# YOUR GOAL
Copy out every one of the rows below word for word, leaving out the pictures.

··· LISTING ···

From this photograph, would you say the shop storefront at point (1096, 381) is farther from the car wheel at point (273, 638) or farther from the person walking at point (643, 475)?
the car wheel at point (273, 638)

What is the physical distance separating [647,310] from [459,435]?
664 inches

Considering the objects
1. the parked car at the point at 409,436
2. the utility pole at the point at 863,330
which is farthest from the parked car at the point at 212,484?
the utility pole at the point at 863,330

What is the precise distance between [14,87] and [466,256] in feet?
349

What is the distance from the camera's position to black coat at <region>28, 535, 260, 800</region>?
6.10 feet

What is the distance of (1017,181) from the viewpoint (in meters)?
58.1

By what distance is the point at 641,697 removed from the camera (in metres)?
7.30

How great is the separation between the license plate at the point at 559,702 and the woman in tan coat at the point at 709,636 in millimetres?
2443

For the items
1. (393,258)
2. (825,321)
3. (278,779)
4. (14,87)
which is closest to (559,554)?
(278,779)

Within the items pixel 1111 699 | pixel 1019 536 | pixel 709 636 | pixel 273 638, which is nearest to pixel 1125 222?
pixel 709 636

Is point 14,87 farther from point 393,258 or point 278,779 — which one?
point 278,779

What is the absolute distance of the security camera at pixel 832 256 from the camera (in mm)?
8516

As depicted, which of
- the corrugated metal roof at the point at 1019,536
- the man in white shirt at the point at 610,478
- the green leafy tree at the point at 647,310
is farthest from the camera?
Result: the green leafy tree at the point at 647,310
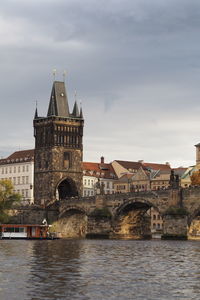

···

# WRITTEN ANSWER
From this photograph, would you say the shop storefront at point (1096, 381) is farther from the car wheel at point (273, 638) or farther from the person walking at point (643, 475)?
the car wheel at point (273, 638)

What is the physical distance separating [647,310] from [459,435]?
664 inches

Considering the objects
1. the parked car at the point at 409,436
2. the utility pole at the point at 863,330
which is farthest from the parked car at the point at 212,484?
the utility pole at the point at 863,330

What is the precise distance between [14,87] and [466,256] in feet?
349

What is the distance from the camera's position to black coat at <region>28, 535, 260, 800</region>?
6.10 feet

What is the distance of (1017,181) from the viewpoint (in meters)?
58.1

By what distance is the point at 641,697 removed from the camera (in metres)?
7.30

How great is the separation between the license plate at the point at 559,702 and the woman in tan coat at the point at 709,636 in millimetres?
2443

For the items
1. (393,258)
2. (825,321)
3. (278,779)
4. (14,87)
which is closest to (559,554)?
(278,779)

Within the items pixel 1111 699 | pixel 1019 536 | pixel 709 636 | pixel 273 638, which is nearest to pixel 1125 222?
pixel 709 636

Is point 14,87 farther from point 393,258 or point 278,779 — which one?
point 278,779

What is the absolute distance of the security camera at pixel 832 256 from the camera (in mm)?
8516

As depicted, which of
- the corrugated metal roof at the point at 1019,536
- the man in white shirt at the point at 610,478
- the green leafy tree at the point at 647,310
is farthest from the camera?
Result: the green leafy tree at the point at 647,310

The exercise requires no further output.